Image and question records »
....................

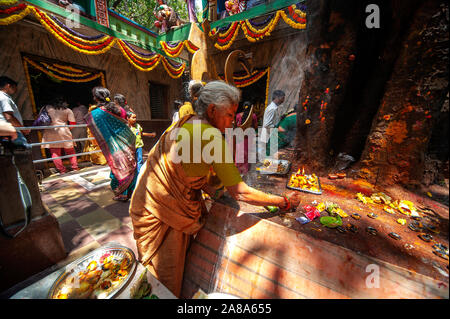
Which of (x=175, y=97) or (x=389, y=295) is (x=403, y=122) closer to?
(x=389, y=295)

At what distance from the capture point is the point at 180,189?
53.9 inches

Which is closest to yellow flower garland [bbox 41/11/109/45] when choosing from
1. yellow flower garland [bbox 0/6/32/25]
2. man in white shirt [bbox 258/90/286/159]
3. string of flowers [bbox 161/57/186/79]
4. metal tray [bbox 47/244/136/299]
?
yellow flower garland [bbox 0/6/32/25]

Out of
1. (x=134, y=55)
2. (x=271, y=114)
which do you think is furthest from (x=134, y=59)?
(x=271, y=114)

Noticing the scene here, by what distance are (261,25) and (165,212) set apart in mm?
5941

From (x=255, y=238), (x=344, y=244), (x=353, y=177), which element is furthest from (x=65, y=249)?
(x=353, y=177)

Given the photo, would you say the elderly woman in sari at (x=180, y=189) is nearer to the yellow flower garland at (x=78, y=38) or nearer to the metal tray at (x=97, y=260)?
Result: the metal tray at (x=97, y=260)

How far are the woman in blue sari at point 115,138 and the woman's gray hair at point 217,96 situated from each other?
2574 mm

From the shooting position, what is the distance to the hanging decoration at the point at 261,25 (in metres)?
4.52

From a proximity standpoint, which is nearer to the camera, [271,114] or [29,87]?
[271,114]

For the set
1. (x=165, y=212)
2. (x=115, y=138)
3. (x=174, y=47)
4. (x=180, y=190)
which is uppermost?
(x=174, y=47)

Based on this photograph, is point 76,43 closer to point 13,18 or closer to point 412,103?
point 13,18

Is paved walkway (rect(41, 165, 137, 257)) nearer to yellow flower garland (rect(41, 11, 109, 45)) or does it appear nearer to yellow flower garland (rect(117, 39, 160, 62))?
yellow flower garland (rect(41, 11, 109, 45))
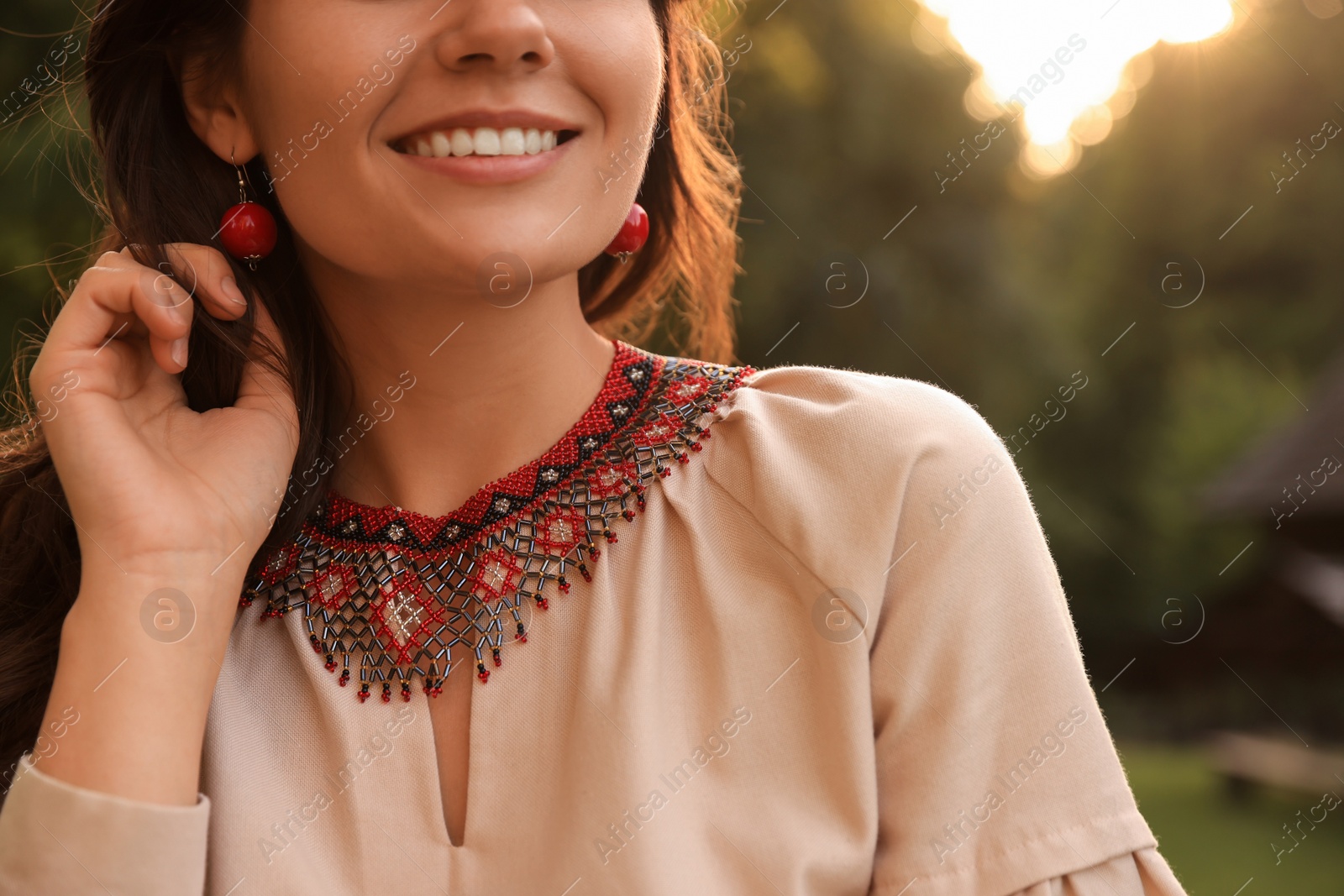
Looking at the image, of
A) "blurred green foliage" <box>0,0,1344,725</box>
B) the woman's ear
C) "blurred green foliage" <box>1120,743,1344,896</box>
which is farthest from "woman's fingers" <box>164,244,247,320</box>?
"blurred green foliage" <box>1120,743,1344,896</box>

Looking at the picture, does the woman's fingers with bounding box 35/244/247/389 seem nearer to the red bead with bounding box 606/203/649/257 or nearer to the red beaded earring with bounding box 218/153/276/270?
the red beaded earring with bounding box 218/153/276/270

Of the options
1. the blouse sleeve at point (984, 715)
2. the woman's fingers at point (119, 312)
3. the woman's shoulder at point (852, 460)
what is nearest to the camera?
the blouse sleeve at point (984, 715)

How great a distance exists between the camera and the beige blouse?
151cm

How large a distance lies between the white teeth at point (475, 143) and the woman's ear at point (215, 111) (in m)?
0.36

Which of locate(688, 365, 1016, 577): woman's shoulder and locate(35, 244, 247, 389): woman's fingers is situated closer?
locate(688, 365, 1016, 577): woman's shoulder

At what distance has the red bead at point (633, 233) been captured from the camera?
207 centimetres

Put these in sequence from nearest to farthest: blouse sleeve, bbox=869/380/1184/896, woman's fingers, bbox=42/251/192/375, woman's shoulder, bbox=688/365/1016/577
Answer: blouse sleeve, bbox=869/380/1184/896
woman's shoulder, bbox=688/365/1016/577
woman's fingers, bbox=42/251/192/375

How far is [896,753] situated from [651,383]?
26.8 inches

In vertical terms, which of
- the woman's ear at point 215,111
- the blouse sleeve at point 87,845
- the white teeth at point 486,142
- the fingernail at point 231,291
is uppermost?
the white teeth at point 486,142

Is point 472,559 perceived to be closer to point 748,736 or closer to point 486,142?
point 748,736

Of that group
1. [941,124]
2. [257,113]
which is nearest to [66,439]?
[257,113]

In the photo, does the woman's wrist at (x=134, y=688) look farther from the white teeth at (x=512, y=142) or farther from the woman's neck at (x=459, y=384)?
the white teeth at (x=512, y=142)

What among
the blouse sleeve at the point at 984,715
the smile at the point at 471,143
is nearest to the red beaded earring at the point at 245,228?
the smile at the point at 471,143

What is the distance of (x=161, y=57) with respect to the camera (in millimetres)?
1904
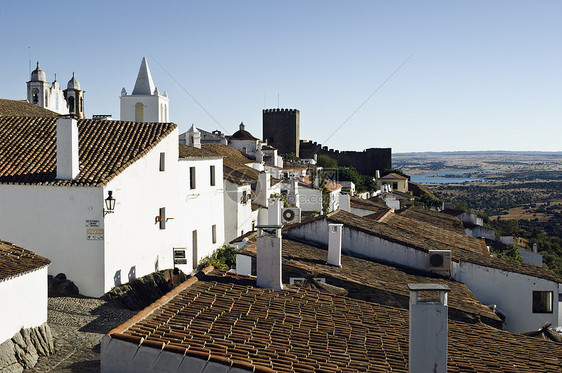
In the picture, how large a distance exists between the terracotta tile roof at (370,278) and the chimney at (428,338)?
23.3 feet

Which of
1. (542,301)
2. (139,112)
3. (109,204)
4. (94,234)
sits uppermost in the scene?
(139,112)

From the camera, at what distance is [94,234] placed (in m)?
16.9

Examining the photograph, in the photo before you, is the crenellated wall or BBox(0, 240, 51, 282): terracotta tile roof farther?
the crenellated wall

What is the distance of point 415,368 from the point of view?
23.3ft

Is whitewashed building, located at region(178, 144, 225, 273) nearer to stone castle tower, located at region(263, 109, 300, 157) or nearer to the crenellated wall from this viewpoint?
stone castle tower, located at region(263, 109, 300, 157)

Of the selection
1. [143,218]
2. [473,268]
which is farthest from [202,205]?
[473,268]

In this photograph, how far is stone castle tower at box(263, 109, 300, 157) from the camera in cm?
9111

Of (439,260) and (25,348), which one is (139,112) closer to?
(439,260)

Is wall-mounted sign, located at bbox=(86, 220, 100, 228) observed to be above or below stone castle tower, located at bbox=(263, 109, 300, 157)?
below

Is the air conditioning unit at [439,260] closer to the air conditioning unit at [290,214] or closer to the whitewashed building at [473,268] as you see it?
the whitewashed building at [473,268]

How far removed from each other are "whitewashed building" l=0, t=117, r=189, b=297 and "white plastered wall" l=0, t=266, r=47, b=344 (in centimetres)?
454

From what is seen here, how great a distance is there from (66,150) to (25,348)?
7.16 meters

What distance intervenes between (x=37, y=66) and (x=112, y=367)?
2119 inches

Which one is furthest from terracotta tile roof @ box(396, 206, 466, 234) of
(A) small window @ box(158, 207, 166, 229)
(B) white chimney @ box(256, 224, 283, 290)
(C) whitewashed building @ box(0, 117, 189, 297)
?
(B) white chimney @ box(256, 224, 283, 290)
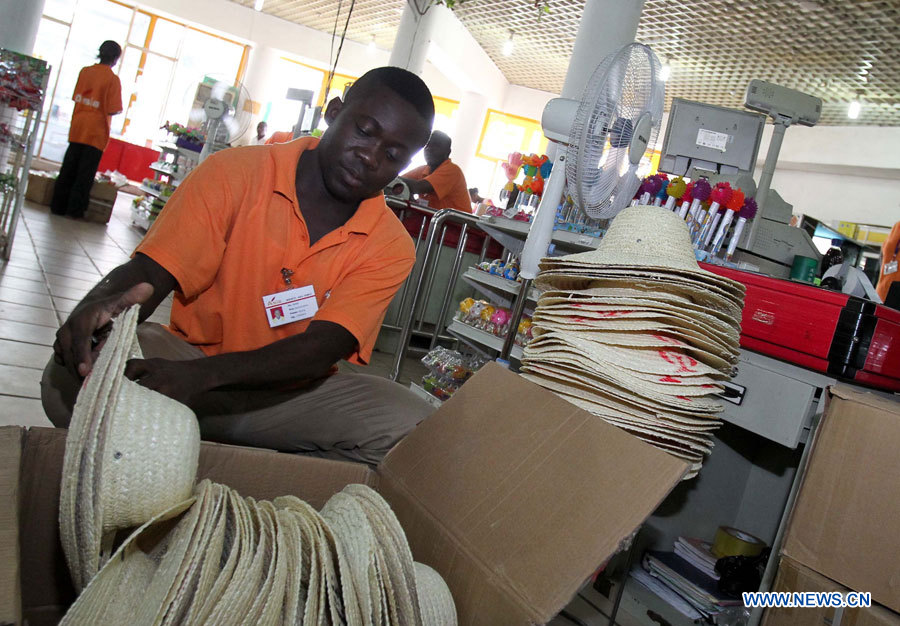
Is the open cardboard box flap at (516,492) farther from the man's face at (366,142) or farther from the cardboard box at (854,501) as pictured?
the man's face at (366,142)

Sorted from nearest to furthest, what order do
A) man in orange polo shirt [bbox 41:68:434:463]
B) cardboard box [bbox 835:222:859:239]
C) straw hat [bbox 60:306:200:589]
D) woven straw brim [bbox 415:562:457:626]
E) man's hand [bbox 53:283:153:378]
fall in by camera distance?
straw hat [bbox 60:306:200:589], woven straw brim [bbox 415:562:457:626], man's hand [bbox 53:283:153:378], man in orange polo shirt [bbox 41:68:434:463], cardboard box [bbox 835:222:859:239]

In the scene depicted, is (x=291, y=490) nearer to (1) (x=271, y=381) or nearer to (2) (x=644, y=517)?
(1) (x=271, y=381)

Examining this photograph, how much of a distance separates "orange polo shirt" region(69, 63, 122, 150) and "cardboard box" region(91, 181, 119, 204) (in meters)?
0.60

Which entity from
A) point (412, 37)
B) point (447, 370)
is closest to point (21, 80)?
point (447, 370)

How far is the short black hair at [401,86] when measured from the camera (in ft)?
5.33

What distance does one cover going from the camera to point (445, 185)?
17.0 feet

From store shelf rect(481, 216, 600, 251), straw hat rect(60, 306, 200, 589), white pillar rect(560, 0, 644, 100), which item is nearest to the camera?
straw hat rect(60, 306, 200, 589)

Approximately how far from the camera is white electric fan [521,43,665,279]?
1.93 m

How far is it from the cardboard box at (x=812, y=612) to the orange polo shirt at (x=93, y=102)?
7.24 metres

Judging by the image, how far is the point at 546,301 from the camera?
132cm

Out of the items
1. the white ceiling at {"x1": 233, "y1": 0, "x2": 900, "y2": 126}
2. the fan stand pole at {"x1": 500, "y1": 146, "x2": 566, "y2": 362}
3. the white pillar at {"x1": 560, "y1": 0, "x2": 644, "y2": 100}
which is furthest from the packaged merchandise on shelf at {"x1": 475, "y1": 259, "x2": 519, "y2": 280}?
the white ceiling at {"x1": 233, "y1": 0, "x2": 900, "y2": 126}

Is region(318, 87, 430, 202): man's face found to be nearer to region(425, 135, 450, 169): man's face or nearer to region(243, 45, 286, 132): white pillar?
region(425, 135, 450, 169): man's face

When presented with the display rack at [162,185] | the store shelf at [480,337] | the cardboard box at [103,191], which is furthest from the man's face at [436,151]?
the cardboard box at [103,191]

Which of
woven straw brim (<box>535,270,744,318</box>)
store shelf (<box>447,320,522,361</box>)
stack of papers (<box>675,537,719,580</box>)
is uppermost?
woven straw brim (<box>535,270,744,318</box>)
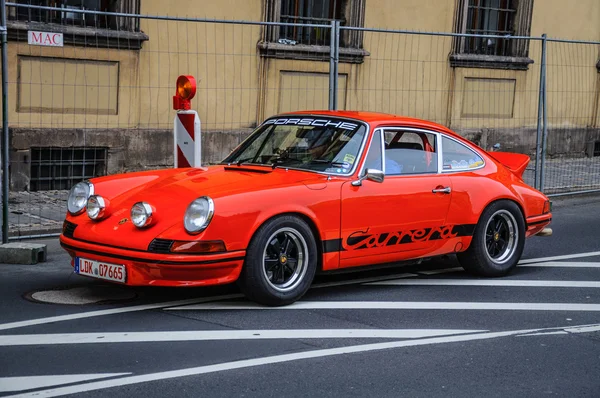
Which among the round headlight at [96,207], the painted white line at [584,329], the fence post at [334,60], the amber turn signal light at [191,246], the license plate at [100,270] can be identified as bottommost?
the painted white line at [584,329]

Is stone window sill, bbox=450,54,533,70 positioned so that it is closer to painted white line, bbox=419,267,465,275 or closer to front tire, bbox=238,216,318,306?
painted white line, bbox=419,267,465,275

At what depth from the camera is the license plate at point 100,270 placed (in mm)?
6914

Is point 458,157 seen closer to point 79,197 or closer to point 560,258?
point 560,258

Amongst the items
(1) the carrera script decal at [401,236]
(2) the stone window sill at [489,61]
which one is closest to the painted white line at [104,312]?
(1) the carrera script decal at [401,236]

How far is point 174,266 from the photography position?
22.2 feet

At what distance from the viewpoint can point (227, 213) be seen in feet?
22.6

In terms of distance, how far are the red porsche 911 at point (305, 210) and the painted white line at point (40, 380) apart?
1.46 m

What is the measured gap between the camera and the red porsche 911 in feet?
22.6

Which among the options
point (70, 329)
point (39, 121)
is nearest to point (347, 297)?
point (70, 329)

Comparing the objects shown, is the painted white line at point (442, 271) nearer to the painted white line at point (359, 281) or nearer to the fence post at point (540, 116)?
the painted white line at point (359, 281)

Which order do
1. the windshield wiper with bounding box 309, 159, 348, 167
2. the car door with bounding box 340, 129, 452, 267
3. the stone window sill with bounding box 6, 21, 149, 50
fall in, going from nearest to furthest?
the car door with bounding box 340, 129, 452, 267 → the windshield wiper with bounding box 309, 159, 348, 167 → the stone window sill with bounding box 6, 21, 149, 50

....................

SHORT EXERCISE »
Everything from the line containing "Which among the round" through the last line of the records must be given again exactly; leave out all other lines.

RESULT OF THE EXERCISE »
Which among the round headlight at [96,207], the painted white line at [584,329], the fence post at [334,60], the amber turn signal light at [191,246], the license plate at [100,270] can be identified as bottommost?
the painted white line at [584,329]

Is stone window sill, bbox=450,54,533,70 positioned so that it is closer to painted white line, bbox=419,267,465,275 or closer to front tire, bbox=238,216,318,306?
painted white line, bbox=419,267,465,275

At what depth from the camera is the license plate at point 100,270 placed (in mm)?
6914

Is point 458,157 seen closer to point 79,197 or closer to point 560,258?
point 560,258

Amongst the items
(1) the carrera script decal at [401,236]
(2) the stone window sill at [489,61]
which one is closest to the painted white line at [104,312]?
(1) the carrera script decal at [401,236]

How far is point 174,266 from the photography position?
22.2 feet

At what distance from the viewpoint can point (227, 213) be seen in feet?
22.6

In terms of distance, how far are the red porsche 911 at point (305, 210) and the painted white line at point (40, 380) apart?
1.46 m

What is the measured gap between the camera and the red porsche 911 in feet?
22.6

Which among the options
point (70, 329)
point (39, 121)
is nearest to point (347, 297)?
point (70, 329)

Comparing the objects shown, is the painted white line at point (442, 271) nearer to the painted white line at point (359, 281) or nearer to the fence post at point (540, 116)?
the painted white line at point (359, 281)

Which order do
1. the windshield wiper with bounding box 309, 159, 348, 167
2. the car door with bounding box 340, 129, 452, 267
3. the stone window sill with bounding box 6, 21, 149, 50
fall in, going from nearest to furthest?
the car door with bounding box 340, 129, 452, 267 → the windshield wiper with bounding box 309, 159, 348, 167 → the stone window sill with bounding box 6, 21, 149, 50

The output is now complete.